### THE PROBLEM
Give back every line exactly as it appears, pictures excluded.

◇ ◇ ◇ ◇ ◇

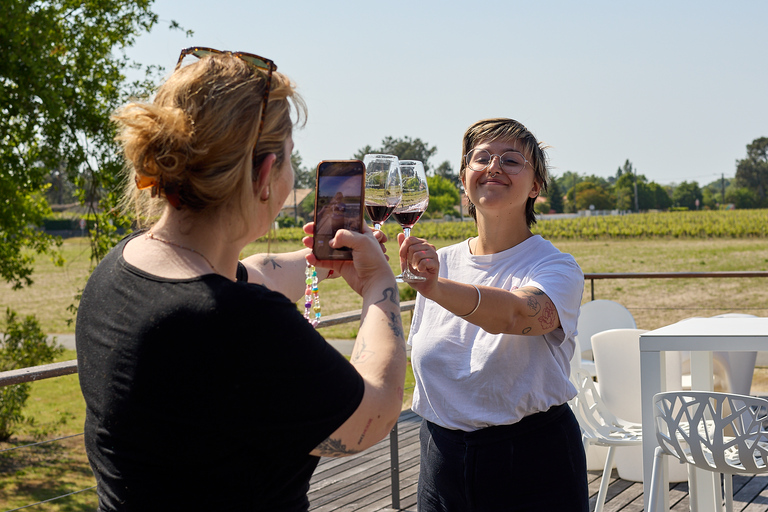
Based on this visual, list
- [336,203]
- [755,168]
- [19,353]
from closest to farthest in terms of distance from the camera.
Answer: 1. [336,203]
2. [19,353]
3. [755,168]

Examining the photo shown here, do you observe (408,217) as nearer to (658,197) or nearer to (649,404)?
(649,404)

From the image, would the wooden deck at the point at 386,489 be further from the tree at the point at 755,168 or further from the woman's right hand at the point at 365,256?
the tree at the point at 755,168

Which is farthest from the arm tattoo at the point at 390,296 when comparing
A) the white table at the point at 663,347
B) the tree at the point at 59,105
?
the tree at the point at 59,105

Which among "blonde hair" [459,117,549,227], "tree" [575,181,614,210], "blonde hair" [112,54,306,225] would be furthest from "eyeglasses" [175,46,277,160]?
"tree" [575,181,614,210]

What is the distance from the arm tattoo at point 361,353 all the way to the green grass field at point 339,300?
0.26m

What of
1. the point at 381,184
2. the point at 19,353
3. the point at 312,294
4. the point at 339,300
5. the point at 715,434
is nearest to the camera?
the point at 312,294

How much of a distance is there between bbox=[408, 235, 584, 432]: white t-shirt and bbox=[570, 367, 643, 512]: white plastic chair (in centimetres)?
134

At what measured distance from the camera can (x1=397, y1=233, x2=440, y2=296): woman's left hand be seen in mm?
1380

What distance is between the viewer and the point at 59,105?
179 inches

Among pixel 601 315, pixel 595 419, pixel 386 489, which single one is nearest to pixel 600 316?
pixel 601 315

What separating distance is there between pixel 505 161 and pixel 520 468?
2.40 ft

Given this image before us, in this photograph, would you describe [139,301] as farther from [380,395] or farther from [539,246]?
[539,246]

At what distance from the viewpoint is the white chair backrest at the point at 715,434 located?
208cm

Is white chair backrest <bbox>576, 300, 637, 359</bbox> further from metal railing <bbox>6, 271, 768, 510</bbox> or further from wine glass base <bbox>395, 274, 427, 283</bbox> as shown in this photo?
wine glass base <bbox>395, 274, 427, 283</bbox>
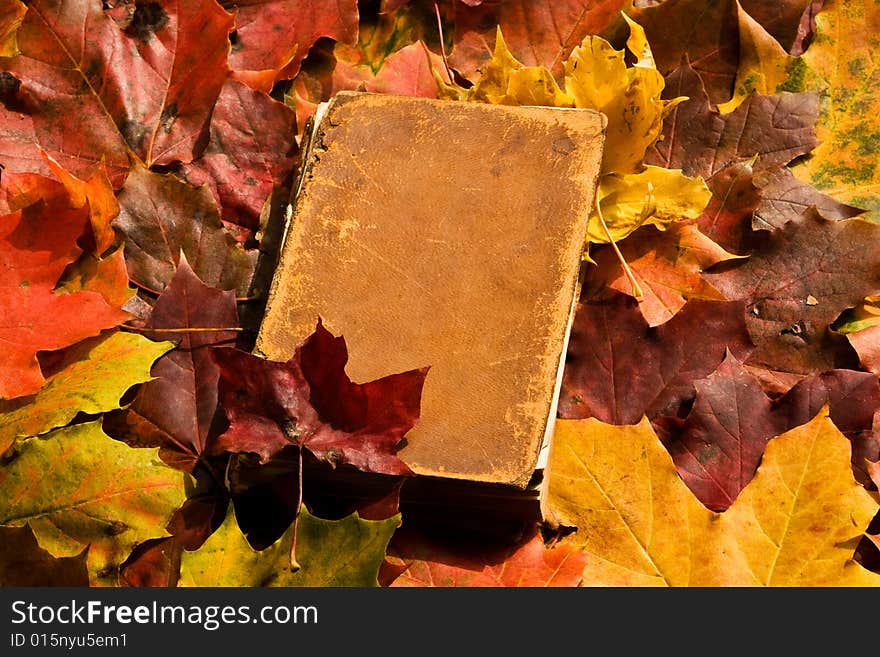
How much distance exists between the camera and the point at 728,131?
164 cm

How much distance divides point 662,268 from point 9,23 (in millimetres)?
1052

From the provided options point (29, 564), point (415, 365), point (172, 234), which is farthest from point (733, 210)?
point (29, 564)

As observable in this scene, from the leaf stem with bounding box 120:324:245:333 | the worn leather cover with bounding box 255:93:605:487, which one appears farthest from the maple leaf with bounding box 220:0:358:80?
the leaf stem with bounding box 120:324:245:333

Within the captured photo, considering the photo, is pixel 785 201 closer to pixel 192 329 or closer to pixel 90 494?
pixel 192 329

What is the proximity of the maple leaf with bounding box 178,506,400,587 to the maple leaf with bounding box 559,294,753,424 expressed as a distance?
14.7 inches

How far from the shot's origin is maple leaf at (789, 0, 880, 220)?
1651 mm

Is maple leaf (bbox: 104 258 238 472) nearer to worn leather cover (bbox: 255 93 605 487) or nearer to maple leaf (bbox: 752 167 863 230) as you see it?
worn leather cover (bbox: 255 93 605 487)

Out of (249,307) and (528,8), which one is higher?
(528,8)

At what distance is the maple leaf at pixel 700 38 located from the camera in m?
1.71

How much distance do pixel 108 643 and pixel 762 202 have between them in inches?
43.2

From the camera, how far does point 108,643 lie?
120 cm

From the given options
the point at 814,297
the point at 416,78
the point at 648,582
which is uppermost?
the point at 416,78

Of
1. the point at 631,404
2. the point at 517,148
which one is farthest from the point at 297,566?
the point at 517,148

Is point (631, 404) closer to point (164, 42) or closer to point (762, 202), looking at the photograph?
point (762, 202)
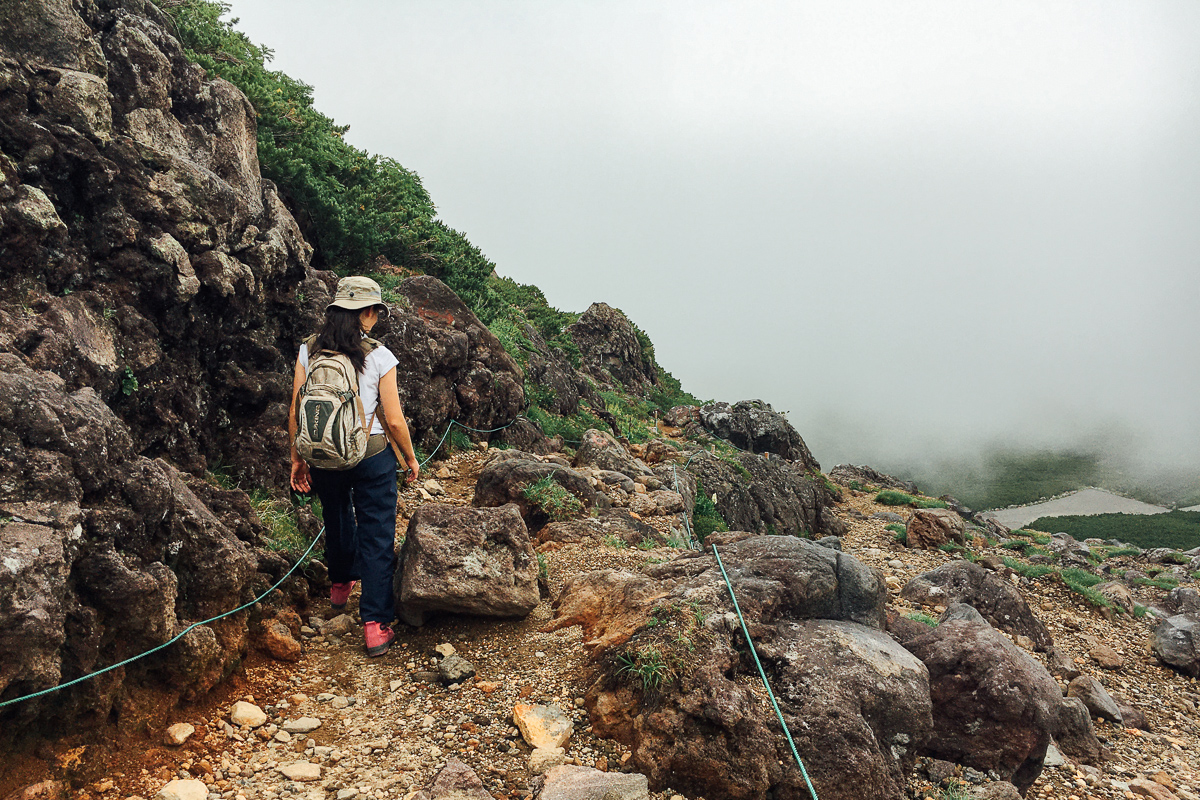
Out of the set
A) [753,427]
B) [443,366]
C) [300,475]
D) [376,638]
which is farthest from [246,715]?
[753,427]

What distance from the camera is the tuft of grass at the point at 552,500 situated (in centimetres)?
716

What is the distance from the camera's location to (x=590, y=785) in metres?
3.13

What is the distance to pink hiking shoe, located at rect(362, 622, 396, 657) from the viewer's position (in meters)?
4.39

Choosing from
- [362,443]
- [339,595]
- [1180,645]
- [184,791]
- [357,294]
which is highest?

◇ ◇ ◇ ◇ ◇

### SOLVED EXERCISE
Based on this visual, list
- [336,203]
- [755,168]
- [19,353]
from closest to farthest in terms of distance from the camera.
Answer: 1. [336,203]
2. [19,353]
3. [755,168]

Examining the photo shown here, do you observe (408,217) as nearer to (658,197) or nearer to (649,404)?
(649,404)

From the image, would the wooden deck at the point at 386,489 be further from the tree at the point at 755,168 or further from the woman's right hand at the point at 365,256?
the tree at the point at 755,168

Which is farthest from the arm tattoo at the point at 390,296 when comparing
A) the white table at the point at 663,347
B) the tree at the point at 59,105
?
the tree at the point at 59,105

Which among "blonde hair" [459,117,549,227], "tree" [575,181,614,210], "blonde hair" [112,54,306,225] would be furthest from "eyeglasses" [175,46,277,160]?
"tree" [575,181,614,210]

What is the distance from the arm tattoo at point 361,353 all the way to the green grass field at point 339,300?
0.26m

What of
1. the point at 381,184
2. the point at 19,353
3. the point at 312,294
4. the point at 339,300
5. the point at 715,434
is nearest to the camera?
the point at 312,294

How much of a distance is there between bbox=[408, 235, 584, 432]: white t-shirt and bbox=[570, 367, 643, 512]: white plastic chair (in centimetres)?
134

At what measured distance from the camera can (x1=397, y1=233, x2=440, y2=296): woman's left hand be seen in mm?
1380

What distance is between the viewer and the point at 59,105?
179 inches

Among pixel 601 315, pixel 595 419, pixel 386 489, which single one is nearest to pixel 600 316?
pixel 601 315

What separating distance is there between pixel 505 161 and pixel 520 468?
2.40 ft

Given this image before us, in this photograph, would you describe [139,301] as farther from [380,395] or farther from [539,246]?
[539,246]

At what distance from the viewpoint is the white chair backrest at the point at 715,434 located?
208cm

Is white chair backrest <bbox>576, 300, 637, 359</bbox> further from metal railing <bbox>6, 271, 768, 510</bbox> or further from wine glass base <bbox>395, 274, 427, 283</bbox> as shown in this photo?
wine glass base <bbox>395, 274, 427, 283</bbox>
How much distance exists between the camera and the point at 728,131?
164 cm

How much distance divides point 662,268 from point 9,23 (in millimetres)?
1052

From the provided options point (29, 564), point (415, 365), point (172, 234), which is farthest from point (733, 210)?
point (29, 564)

As observable in this scene, from the leaf stem with bounding box 120:324:245:333 | the worn leather cover with bounding box 255:93:605:487, which one appears farthest from the maple leaf with bounding box 220:0:358:80?
the leaf stem with bounding box 120:324:245:333

Within the captured photo, considering the photo, is pixel 785 201 closer to pixel 192 329 or closer to pixel 90 494?
pixel 192 329

What is the proximity of the maple leaf with bounding box 178,506,400,587 to the maple leaf with bounding box 559,294,753,424 expressed as a distance?
14.7 inches

How far from the shot's origin is maple leaf at (789, 0, 880, 220)?
1651 mm

Is maple leaf (bbox: 104 258 238 472) nearer to worn leather cover (bbox: 255 93 605 487) or nearer to maple leaf (bbox: 752 167 863 230) as you see it?
worn leather cover (bbox: 255 93 605 487)

Out of (249,307) and (528,8), which one is higher?
(528,8)

At what distance is the maple leaf at pixel 700 38 located from the camera in m?
1.71

How much distance do pixel 108 643 and pixel 762 202 have between them in inches?
43.2

From the camera, how far does point 108,643 lie?
120 cm

From the given options
the point at 814,297
the point at 416,78
the point at 648,582
which is uppermost?
the point at 416,78

Of
1. the point at 631,404
2. the point at 517,148
which one is farthest from the point at 297,566?
the point at 517,148

Is point (631, 404) closer to point (164, 42) or closer to point (762, 202), looking at the photograph?
point (762, 202)
Out of the set
A) [753,427]
B) [443,366]
C) [300,475]
D) [376,638]
which is farthest from [246,715]?
[753,427]

What distance from the camera is the tuft of grass at the point at 552,500 situated (in centimetres)?
716

What is the distance from the camera's location to (x=590, y=785) in metres?
3.13

What is the distance to pink hiking shoe, located at rect(362, 622, 396, 657) from the viewer's position (in meters)?
4.39

Choosing from
- [362,443]
- [339,595]
- [1180,645]
- [184,791]
- [357,294]
which is highest?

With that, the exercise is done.